> Problem 1
From the bowl-turning text below, list every measurement given with a unit, and say what each one describes.
> Problem 2
In the bowl-turning text below, what does the spur drive spare the writer from having to do?

— begin Text to read —

Day 1 was actually done while Jed had a cast on and watching me do the work. The first part of our CAP is to work on bowls so we got started on what to look for before we take the chainsaw to a log. We talked about what kind of bowl we could get and where it would come from on the log. We also talked about how the heart of the tree affects the growth rings that we can see in our bowls and how to manipulate the bowl blank for the designs that we are working on.
Jed using an electric chainsaw to cut bowl blank to length
Day 2 - the pins have been removed and Jed is out of the cast and able to work the wood and turn! We went back over the same basics but with Jed running everything. We added in the placement of the bowl gouge during roughing cuts and pulling and pushing cuts. We roughed out the outside of the bowl blank and got it ready to core out smaller bowls from the inside of the largest bowl blank.
Oneway Stronghold chuck with Oneway 3 inch chuck spur drive
Pictured above is the Oneway Stronghold chuck with #4 jaws on it and Oneway's 3 inch chuck spur drive. I use the spur drive so that I don't have to remove my chuck. I can insert the spur drive into the jaws of the chuck and hold my block of wood between centers. Once I've found the center on the block of wood I use a 1 1/6 inch spade bit in a hand drill to drill a hole about 1 inch deep. Often times when we mount these pieces of wood to the lathe they weigh somewhere between 75 to 150 pounds, depending upon the size of wood that we are about to rough out. This way I can slide the drilled out hole over the spur center and then bring up the tailstock to hold it in place. It may not be perfectly aligned in the hole but it's close enough for the rough turning that I'm about to do.

— end Text to read —
— begin Collected material —

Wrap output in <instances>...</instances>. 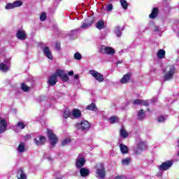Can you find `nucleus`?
<instances>
[{"mask_svg":"<svg viewBox=\"0 0 179 179\" xmlns=\"http://www.w3.org/2000/svg\"><path fill=\"white\" fill-rule=\"evenodd\" d=\"M72 115V113L69 109H66L64 112L63 117L64 118H69Z\"/></svg>","mask_w":179,"mask_h":179,"instance_id":"36","label":"nucleus"},{"mask_svg":"<svg viewBox=\"0 0 179 179\" xmlns=\"http://www.w3.org/2000/svg\"><path fill=\"white\" fill-rule=\"evenodd\" d=\"M110 1H113V0H110Z\"/></svg>","mask_w":179,"mask_h":179,"instance_id":"56","label":"nucleus"},{"mask_svg":"<svg viewBox=\"0 0 179 179\" xmlns=\"http://www.w3.org/2000/svg\"><path fill=\"white\" fill-rule=\"evenodd\" d=\"M45 57H47L48 59H52V53H51V50H50V48L48 46H42L41 47Z\"/></svg>","mask_w":179,"mask_h":179,"instance_id":"15","label":"nucleus"},{"mask_svg":"<svg viewBox=\"0 0 179 179\" xmlns=\"http://www.w3.org/2000/svg\"><path fill=\"white\" fill-rule=\"evenodd\" d=\"M165 55L166 51H164L163 49H161L157 52V57L159 58V59H163Z\"/></svg>","mask_w":179,"mask_h":179,"instance_id":"30","label":"nucleus"},{"mask_svg":"<svg viewBox=\"0 0 179 179\" xmlns=\"http://www.w3.org/2000/svg\"><path fill=\"white\" fill-rule=\"evenodd\" d=\"M8 129V122L3 119H0V134H3Z\"/></svg>","mask_w":179,"mask_h":179,"instance_id":"16","label":"nucleus"},{"mask_svg":"<svg viewBox=\"0 0 179 179\" xmlns=\"http://www.w3.org/2000/svg\"><path fill=\"white\" fill-rule=\"evenodd\" d=\"M120 152L121 153H122V155H127L128 154V152H129V150L128 149V146L121 143L120 144Z\"/></svg>","mask_w":179,"mask_h":179,"instance_id":"23","label":"nucleus"},{"mask_svg":"<svg viewBox=\"0 0 179 179\" xmlns=\"http://www.w3.org/2000/svg\"><path fill=\"white\" fill-rule=\"evenodd\" d=\"M56 48H57V50H59V48H60V46H59V44H56Z\"/></svg>","mask_w":179,"mask_h":179,"instance_id":"47","label":"nucleus"},{"mask_svg":"<svg viewBox=\"0 0 179 179\" xmlns=\"http://www.w3.org/2000/svg\"><path fill=\"white\" fill-rule=\"evenodd\" d=\"M157 177H160V176H162V172H158L157 173Z\"/></svg>","mask_w":179,"mask_h":179,"instance_id":"49","label":"nucleus"},{"mask_svg":"<svg viewBox=\"0 0 179 179\" xmlns=\"http://www.w3.org/2000/svg\"><path fill=\"white\" fill-rule=\"evenodd\" d=\"M120 3L123 9H128V2L126 0H120Z\"/></svg>","mask_w":179,"mask_h":179,"instance_id":"39","label":"nucleus"},{"mask_svg":"<svg viewBox=\"0 0 179 179\" xmlns=\"http://www.w3.org/2000/svg\"><path fill=\"white\" fill-rule=\"evenodd\" d=\"M10 59L5 57L3 61L0 62V71L1 72H8L10 69Z\"/></svg>","mask_w":179,"mask_h":179,"instance_id":"4","label":"nucleus"},{"mask_svg":"<svg viewBox=\"0 0 179 179\" xmlns=\"http://www.w3.org/2000/svg\"><path fill=\"white\" fill-rule=\"evenodd\" d=\"M92 23H93V22H83V24L81 25V28L84 29H89V27H90V26H92Z\"/></svg>","mask_w":179,"mask_h":179,"instance_id":"35","label":"nucleus"},{"mask_svg":"<svg viewBox=\"0 0 179 179\" xmlns=\"http://www.w3.org/2000/svg\"><path fill=\"white\" fill-rule=\"evenodd\" d=\"M87 110H90V111H97V106L96 103H91L87 106Z\"/></svg>","mask_w":179,"mask_h":179,"instance_id":"33","label":"nucleus"},{"mask_svg":"<svg viewBox=\"0 0 179 179\" xmlns=\"http://www.w3.org/2000/svg\"><path fill=\"white\" fill-rule=\"evenodd\" d=\"M56 179H62V177L57 178Z\"/></svg>","mask_w":179,"mask_h":179,"instance_id":"52","label":"nucleus"},{"mask_svg":"<svg viewBox=\"0 0 179 179\" xmlns=\"http://www.w3.org/2000/svg\"><path fill=\"white\" fill-rule=\"evenodd\" d=\"M21 89L23 92H29V90H30V87L27 86L25 83H22Z\"/></svg>","mask_w":179,"mask_h":179,"instance_id":"38","label":"nucleus"},{"mask_svg":"<svg viewBox=\"0 0 179 179\" xmlns=\"http://www.w3.org/2000/svg\"><path fill=\"white\" fill-rule=\"evenodd\" d=\"M176 73V67L173 65L166 66L163 70L164 80L167 82L173 79Z\"/></svg>","mask_w":179,"mask_h":179,"instance_id":"1","label":"nucleus"},{"mask_svg":"<svg viewBox=\"0 0 179 179\" xmlns=\"http://www.w3.org/2000/svg\"><path fill=\"white\" fill-rule=\"evenodd\" d=\"M108 121L110 124H115L120 121V119L118 118V117L113 116L109 117Z\"/></svg>","mask_w":179,"mask_h":179,"instance_id":"29","label":"nucleus"},{"mask_svg":"<svg viewBox=\"0 0 179 179\" xmlns=\"http://www.w3.org/2000/svg\"><path fill=\"white\" fill-rule=\"evenodd\" d=\"M27 126V122H18L13 127L15 132H20L22 129H24Z\"/></svg>","mask_w":179,"mask_h":179,"instance_id":"12","label":"nucleus"},{"mask_svg":"<svg viewBox=\"0 0 179 179\" xmlns=\"http://www.w3.org/2000/svg\"><path fill=\"white\" fill-rule=\"evenodd\" d=\"M75 31H71V33H75Z\"/></svg>","mask_w":179,"mask_h":179,"instance_id":"54","label":"nucleus"},{"mask_svg":"<svg viewBox=\"0 0 179 179\" xmlns=\"http://www.w3.org/2000/svg\"><path fill=\"white\" fill-rule=\"evenodd\" d=\"M96 27L99 30H101V29H104V21L99 20L96 24Z\"/></svg>","mask_w":179,"mask_h":179,"instance_id":"31","label":"nucleus"},{"mask_svg":"<svg viewBox=\"0 0 179 179\" xmlns=\"http://www.w3.org/2000/svg\"><path fill=\"white\" fill-rule=\"evenodd\" d=\"M77 129H82V131H87L90 128V123L87 120H83L80 123L76 124Z\"/></svg>","mask_w":179,"mask_h":179,"instance_id":"6","label":"nucleus"},{"mask_svg":"<svg viewBox=\"0 0 179 179\" xmlns=\"http://www.w3.org/2000/svg\"><path fill=\"white\" fill-rule=\"evenodd\" d=\"M114 179H127V177L124 176H116Z\"/></svg>","mask_w":179,"mask_h":179,"instance_id":"44","label":"nucleus"},{"mask_svg":"<svg viewBox=\"0 0 179 179\" xmlns=\"http://www.w3.org/2000/svg\"><path fill=\"white\" fill-rule=\"evenodd\" d=\"M74 79H75L76 80H78V79H79V75H78V74L75 75V76H74Z\"/></svg>","mask_w":179,"mask_h":179,"instance_id":"46","label":"nucleus"},{"mask_svg":"<svg viewBox=\"0 0 179 179\" xmlns=\"http://www.w3.org/2000/svg\"><path fill=\"white\" fill-rule=\"evenodd\" d=\"M95 173L96 174V178H106V169H104V164L99 163L95 166Z\"/></svg>","mask_w":179,"mask_h":179,"instance_id":"2","label":"nucleus"},{"mask_svg":"<svg viewBox=\"0 0 179 179\" xmlns=\"http://www.w3.org/2000/svg\"><path fill=\"white\" fill-rule=\"evenodd\" d=\"M71 143V138H66L62 140V146H66V145H69Z\"/></svg>","mask_w":179,"mask_h":179,"instance_id":"37","label":"nucleus"},{"mask_svg":"<svg viewBox=\"0 0 179 179\" xmlns=\"http://www.w3.org/2000/svg\"><path fill=\"white\" fill-rule=\"evenodd\" d=\"M48 136L49 138L51 147L54 148L58 142V138H57V136H55L54 132H52V130H48Z\"/></svg>","mask_w":179,"mask_h":179,"instance_id":"5","label":"nucleus"},{"mask_svg":"<svg viewBox=\"0 0 179 179\" xmlns=\"http://www.w3.org/2000/svg\"><path fill=\"white\" fill-rule=\"evenodd\" d=\"M80 174L81 177H87L90 174V171L86 168H82L80 170Z\"/></svg>","mask_w":179,"mask_h":179,"instance_id":"25","label":"nucleus"},{"mask_svg":"<svg viewBox=\"0 0 179 179\" xmlns=\"http://www.w3.org/2000/svg\"><path fill=\"white\" fill-rule=\"evenodd\" d=\"M90 73L98 82L101 83L104 81V76L101 73H99V71L91 70L90 71Z\"/></svg>","mask_w":179,"mask_h":179,"instance_id":"9","label":"nucleus"},{"mask_svg":"<svg viewBox=\"0 0 179 179\" xmlns=\"http://www.w3.org/2000/svg\"><path fill=\"white\" fill-rule=\"evenodd\" d=\"M26 151V145L24 143H20L17 148V152L18 155H22V153H24Z\"/></svg>","mask_w":179,"mask_h":179,"instance_id":"19","label":"nucleus"},{"mask_svg":"<svg viewBox=\"0 0 179 179\" xmlns=\"http://www.w3.org/2000/svg\"><path fill=\"white\" fill-rule=\"evenodd\" d=\"M16 37L18 40H26L27 38V33L23 29H20L17 31Z\"/></svg>","mask_w":179,"mask_h":179,"instance_id":"11","label":"nucleus"},{"mask_svg":"<svg viewBox=\"0 0 179 179\" xmlns=\"http://www.w3.org/2000/svg\"><path fill=\"white\" fill-rule=\"evenodd\" d=\"M171 166H173L172 161H166L158 166V169L159 171H166L171 168Z\"/></svg>","mask_w":179,"mask_h":179,"instance_id":"10","label":"nucleus"},{"mask_svg":"<svg viewBox=\"0 0 179 179\" xmlns=\"http://www.w3.org/2000/svg\"><path fill=\"white\" fill-rule=\"evenodd\" d=\"M178 148H179V140L178 141Z\"/></svg>","mask_w":179,"mask_h":179,"instance_id":"51","label":"nucleus"},{"mask_svg":"<svg viewBox=\"0 0 179 179\" xmlns=\"http://www.w3.org/2000/svg\"><path fill=\"white\" fill-rule=\"evenodd\" d=\"M122 62V60H119L116 62V64L118 65Z\"/></svg>","mask_w":179,"mask_h":179,"instance_id":"48","label":"nucleus"},{"mask_svg":"<svg viewBox=\"0 0 179 179\" xmlns=\"http://www.w3.org/2000/svg\"><path fill=\"white\" fill-rule=\"evenodd\" d=\"M57 82H58V75L57 74V72H55V73H54L50 77H49L48 83V85H50V86H55Z\"/></svg>","mask_w":179,"mask_h":179,"instance_id":"13","label":"nucleus"},{"mask_svg":"<svg viewBox=\"0 0 179 179\" xmlns=\"http://www.w3.org/2000/svg\"><path fill=\"white\" fill-rule=\"evenodd\" d=\"M73 71H68L69 76H73Z\"/></svg>","mask_w":179,"mask_h":179,"instance_id":"45","label":"nucleus"},{"mask_svg":"<svg viewBox=\"0 0 179 179\" xmlns=\"http://www.w3.org/2000/svg\"><path fill=\"white\" fill-rule=\"evenodd\" d=\"M74 59H76L77 61H80L82 59V55L79 52H76L74 54Z\"/></svg>","mask_w":179,"mask_h":179,"instance_id":"40","label":"nucleus"},{"mask_svg":"<svg viewBox=\"0 0 179 179\" xmlns=\"http://www.w3.org/2000/svg\"><path fill=\"white\" fill-rule=\"evenodd\" d=\"M56 75H57L59 78H61L64 82H68L69 80V77H68V75H66L62 70H57L56 71Z\"/></svg>","mask_w":179,"mask_h":179,"instance_id":"14","label":"nucleus"},{"mask_svg":"<svg viewBox=\"0 0 179 179\" xmlns=\"http://www.w3.org/2000/svg\"><path fill=\"white\" fill-rule=\"evenodd\" d=\"M137 117L138 119L140 120V121H142V120H143V118L146 117V112L145 111V110H140L138 113Z\"/></svg>","mask_w":179,"mask_h":179,"instance_id":"27","label":"nucleus"},{"mask_svg":"<svg viewBox=\"0 0 179 179\" xmlns=\"http://www.w3.org/2000/svg\"><path fill=\"white\" fill-rule=\"evenodd\" d=\"M131 80V73H127L123 76L122 78L120 80V83L122 85H125V83H128Z\"/></svg>","mask_w":179,"mask_h":179,"instance_id":"21","label":"nucleus"},{"mask_svg":"<svg viewBox=\"0 0 179 179\" xmlns=\"http://www.w3.org/2000/svg\"><path fill=\"white\" fill-rule=\"evenodd\" d=\"M27 138H30V136H27Z\"/></svg>","mask_w":179,"mask_h":179,"instance_id":"55","label":"nucleus"},{"mask_svg":"<svg viewBox=\"0 0 179 179\" xmlns=\"http://www.w3.org/2000/svg\"><path fill=\"white\" fill-rule=\"evenodd\" d=\"M115 34H116L117 37H121V35L122 34V29H121V27H116L114 29Z\"/></svg>","mask_w":179,"mask_h":179,"instance_id":"32","label":"nucleus"},{"mask_svg":"<svg viewBox=\"0 0 179 179\" xmlns=\"http://www.w3.org/2000/svg\"><path fill=\"white\" fill-rule=\"evenodd\" d=\"M99 51L102 54H108V55H114V54H115V50L113 48L108 46H101Z\"/></svg>","mask_w":179,"mask_h":179,"instance_id":"7","label":"nucleus"},{"mask_svg":"<svg viewBox=\"0 0 179 179\" xmlns=\"http://www.w3.org/2000/svg\"><path fill=\"white\" fill-rule=\"evenodd\" d=\"M113 4H108V6H106L105 9L108 12H111V10H113Z\"/></svg>","mask_w":179,"mask_h":179,"instance_id":"43","label":"nucleus"},{"mask_svg":"<svg viewBox=\"0 0 179 179\" xmlns=\"http://www.w3.org/2000/svg\"><path fill=\"white\" fill-rule=\"evenodd\" d=\"M22 5H23V1L18 0L13 3H7L5 6V9L6 10L15 9V8H20Z\"/></svg>","mask_w":179,"mask_h":179,"instance_id":"8","label":"nucleus"},{"mask_svg":"<svg viewBox=\"0 0 179 179\" xmlns=\"http://www.w3.org/2000/svg\"><path fill=\"white\" fill-rule=\"evenodd\" d=\"M128 135H129L128 131H127V130H125L124 127H122L120 131V137L125 139L126 138H128Z\"/></svg>","mask_w":179,"mask_h":179,"instance_id":"28","label":"nucleus"},{"mask_svg":"<svg viewBox=\"0 0 179 179\" xmlns=\"http://www.w3.org/2000/svg\"><path fill=\"white\" fill-rule=\"evenodd\" d=\"M157 13H159V9L157 8H154L152 13L149 15L150 19H156Z\"/></svg>","mask_w":179,"mask_h":179,"instance_id":"24","label":"nucleus"},{"mask_svg":"<svg viewBox=\"0 0 179 179\" xmlns=\"http://www.w3.org/2000/svg\"><path fill=\"white\" fill-rule=\"evenodd\" d=\"M85 163H86V159L83 157H78L76 159V166L78 169H82L85 166Z\"/></svg>","mask_w":179,"mask_h":179,"instance_id":"17","label":"nucleus"},{"mask_svg":"<svg viewBox=\"0 0 179 179\" xmlns=\"http://www.w3.org/2000/svg\"><path fill=\"white\" fill-rule=\"evenodd\" d=\"M131 160L132 159L131 158H129V157L123 159L122 160V166H128L129 164V163H131Z\"/></svg>","mask_w":179,"mask_h":179,"instance_id":"34","label":"nucleus"},{"mask_svg":"<svg viewBox=\"0 0 179 179\" xmlns=\"http://www.w3.org/2000/svg\"><path fill=\"white\" fill-rule=\"evenodd\" d=\"M71 115L74 117V118H80V117H82V112L78 109H74L71 113Z\"/></svg>","mask_w":179,"mask_h":179,"instance_id":"22","label":"nucleus"},{"mask_svg":"<svg viewBox=\"0 0 179 179\" xmlns=\"http://www.w3.org/2000/svg\"><path fill=\"white\" fill-rule=\"evenodd\" d=\"M134 104L135 106H138V105H140V106H149V102L148 101H145V100H142V99H135L134 101Z\"/></svg>","mask_w":179,"mask_h":179,"instance_id":"20","label":"nucleus"},{"mask_svg":"<svg viewBox=\"0 0 179 179\" xmlns=\"http://www.w3.org/2000/svg\"><path fill=\"white\" fill-rule=\"evenodd\" d=\"M157 121L159 122H164V121H166V117L163 115L158 116L157 117Z\"/></svg>","mask_w":179,"mask_h":179,"instance_id":"42","label":"nucleus"},{"mask_svg":"<svg viewBox=\"0 0 179 179\" xmlns=\"http://www.w3.org/2000/svg\"><path fill=\"white\" fill-rule=\"evenodd\" d=\"M148 149V142L143 140H138L136 143L135 153L141 155L142 152Z\"/></svg>","mask_w":179,"mask_h":179,"instance_id":"3","label":"nucleus"},{"mask_svg":"<svg viewBox=\"0 0 179 179\" xmlns=\"http://www.w3.org/2000/svg\"><path fill=\"white\" fill-rule=\"evenodd\" d=\"M17 179H27V176L22 169H20L17 176Z\"/></svg>","mask_w":179,"mask_h":179,"instance_id":"26","label":"nucleus"},{"mask_svg":"<svg viewBox=\"0 0 179 179\" xmlns=\"http://www.w3.org/2000/svg\"><path fill=\"white\" fill-rule=\"evenodd\" d=\"M48 160H51V157H48Z\"/></svg>","mask_w":179,"mask_h":179,"instance_id":"53","label":"nucleus"},{"mask_svg":"<svg viewBox=\"0 0 179 179\" xmlns=\"http://www.w3.org/2000/svg\"><path fill=\"white\" fill-rule=\"evenodd\" d=\"M155 30V31H159V27H156Z\"/></svg>","mask_w":179,"mask_h":179,"instance_id":"50","label":"nucleus"},{"mask_svg":"<svg viewBox=\"0 0 179 179\" xmlns=\"http://www.w3.org/2000/svg\"><path fill=\"white\" fill-rule=\"evenodd\" d=\"M45 19H47V14H45V13H42L40 16V20H41V22H44Z\"/></svg>","mask_w":179,"mask_h":179,"instance_id":"41","label":"nucleus"},{"mask_svg":"<svg viewBox=\"0 0 179 179\" xmlns=\"http://www.w3.org/2000/svg\"><path fill=\"white\" fill-rule=\"evenodd\" d=\"M45 142V137L43 136H39L35 138V143L37 146H40L41 145H43Z\"/></svg>","mask_w":179,"mask_h":179,"instance_id":"18","label":"nucleus"}]
</instances>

— end Collected material —

> Task solution 1
- 3 inch: the size of Oneway's chuck spur drive
- 1 1/6 inch: the spade bit used to drill the hole
- About 1 inch: the depth of the drilled hole
- 75 to 150 pounds: the usual weight of the wood pieces mounted on the lathe

> Task solution 2
It spares the writer from having to remove the chuck.